Please use this identifier to cite or link to this item: https://hdl.handle.net/1959.11/4443
Title: Aspartate transporter activity in hypertrophic rat heart and ischaemia-reperfusion injury
Contributor(s): King, Nicola  (author); Lin, Hua (author); McGivan, John (author); Suleiman, M-Saadeh (author)
Publication Date: 2004
DOI: 10.1113/jphysiol.2004.060616
Handle Link: https://hdl.handle.net/1959.11/4443
Abstract: This study's rationale was that the expression and activity of aspartate transporters in hypertrophied hearts might be different from normal hearts, which could affect the use of aspartate in myocardial protection of hypertrophied hearts. mRNA expression of system Xag⁻ transporters in hearts from normal (Wistar Kyoto) and hypertrophied (spontaneously hypertensive rat) rats was investigated by RT-PCR. EAAT3 protein expression in isolated cells and vesicles from normal and hypertrophied hearts was investigated by Western blotting.
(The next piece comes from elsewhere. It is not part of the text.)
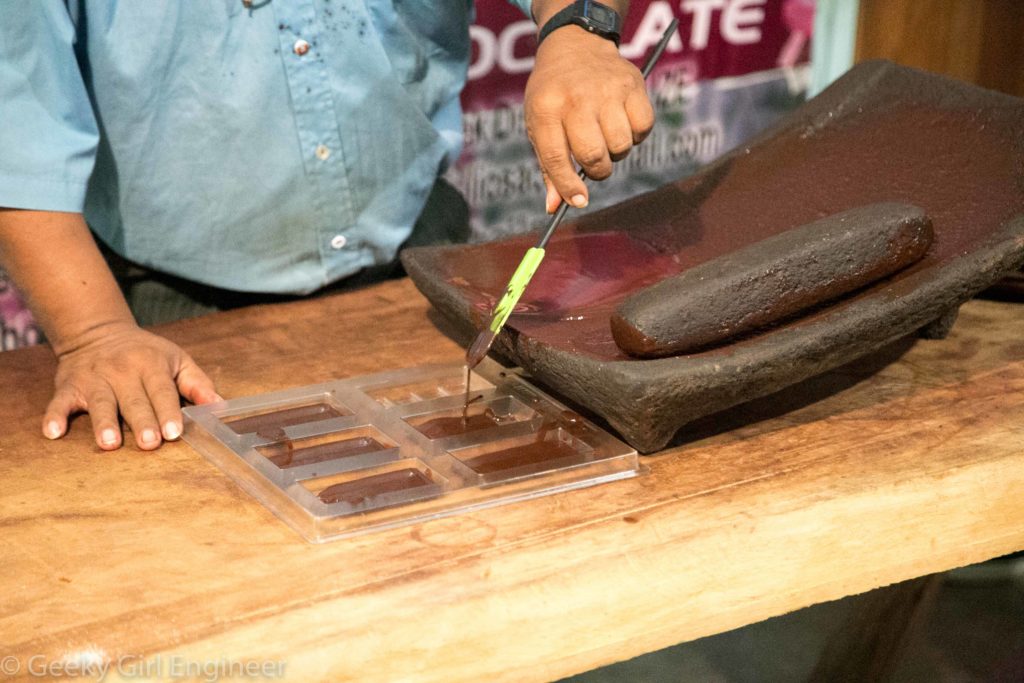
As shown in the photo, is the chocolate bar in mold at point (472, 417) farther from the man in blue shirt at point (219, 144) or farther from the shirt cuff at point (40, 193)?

The same vesicles were also used to measure aspartate uptake. The effects of 0.5 mmol l⁻¹ aspartate supplementation on cardiac performance during ischaemia–reperfusion were investigated in isolated and perfused hearts. Both normal and hypertrophied hearts expressed EAAT1 and EAAT3 mRNA. EAAT3 protein expression was significantly greater in cells and vesicles from hypertrophied hearts compared to normal hearts. The velocity (Vmax) of aspartate uptake was faster at 24.4 ± 2.2 pmol mg⁻¹ s⁻¹ in vesicles from hypertrophied hearts compared to 8.2 ± 0.8 pmol mg ⁻¹ s ⁻¹ (P<0.001, t test, n= 6, means ± s.e.m.) in normal heart vesicles. The affinity (Km) was similar for both preparations. When recoveries were matched, 0.5 mmol l⁻¹ aspartate addition reduced reperfusion injury and increased functional recovery of hypertrophied hearts but not normal hearts. This was associated with a greater preservation of ATP, glutamate and glutamine and less lactate production during ischaemia in aspartate-treated hypertrophied hearts compared to all other experimental groups. These results suggest that increased aspartate transporter expression and activity in hypertrophy helps facilitate aspartate entry into hypertrophied cardiomyocytes, which in turn leads to improved myocardial protection.
Publication Type: Journal Article
Source of Publication: Journal of Physiology, 556(3), p. 849-858
Publisher: Wiley-Blackwell Publishing Ltd
Place of Publication: United Kingdom
ISSN: 0022-3751
Fields of Research (FoR) 2008: 110201 Cardiology (incl Cardiovascular Diseases)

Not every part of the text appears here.